Batının İslâm dünyası üzerine bu
yoğun saldırıları, iki uygarlığı günümüzde yeniden karşı karşıya
getirdi. Görülecektir ki bu, Batı uygarlığının, bütün insanlığın büyük
bir toplum olarak birleştirilmesini ve modern Batı tekniğini
kullanabildiğimiz yerdeki, gökteki, denizdeki herşeyin denetimini
isteyen büyük hırsının bir parçasıdır. Batının bugün İslâm’a yaptığını
İslâm da sırasıyla, hâlâ canlı olan Ortodoks Hristiyan, Hint, Uzakdoğu
uygarlıklarına ve tropik Afrika’da köşelerine çekilmiş ilkel toplumlara
yapmakta... Onun için İslâm ve Batının çağdaş karşılaşması, geçmişteki
ilişkilerinden yalnızca daha canlı ve içten olmakla kalmamış; Batılı
adamın dünyayı «Batılılaştırma» eylemini açığa çıkaran bir olay olmuştur
-iki dünya savaşını görmüş bir kuşağın tarihinde-, bu gerçekten en
ilginç ve en önemli olaylardan sayılmalı.
Bu yüzden İslâm bir kez
daha Batıyla karşılaşıyor.
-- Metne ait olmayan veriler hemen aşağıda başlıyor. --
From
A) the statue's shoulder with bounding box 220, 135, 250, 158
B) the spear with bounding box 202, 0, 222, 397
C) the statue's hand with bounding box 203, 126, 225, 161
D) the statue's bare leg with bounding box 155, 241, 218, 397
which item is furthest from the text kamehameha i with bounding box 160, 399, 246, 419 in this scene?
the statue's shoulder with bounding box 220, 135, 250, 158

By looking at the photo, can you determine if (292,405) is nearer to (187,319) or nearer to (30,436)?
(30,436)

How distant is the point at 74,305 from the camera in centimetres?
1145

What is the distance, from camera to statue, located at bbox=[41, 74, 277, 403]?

Ne var ki bu kez kozlar, Haçlı Seferlerinin
en kritik dönemlerindekinden daha çok aleyhinde; çünkü çağdaş Batı, ona
karşı yalnızca silâh yönünden değil aynı zamanda silâh sanayiinin son
derece bağlı olduğu ekonomik yaşam biçimi konusunda da ve hepsinin
üstünde ruhsal kültürde -uygarlık denilen ve kendi kendine dışa dönük
ürünleri yaratan ve besleyen o derûnî güçte- de üstün.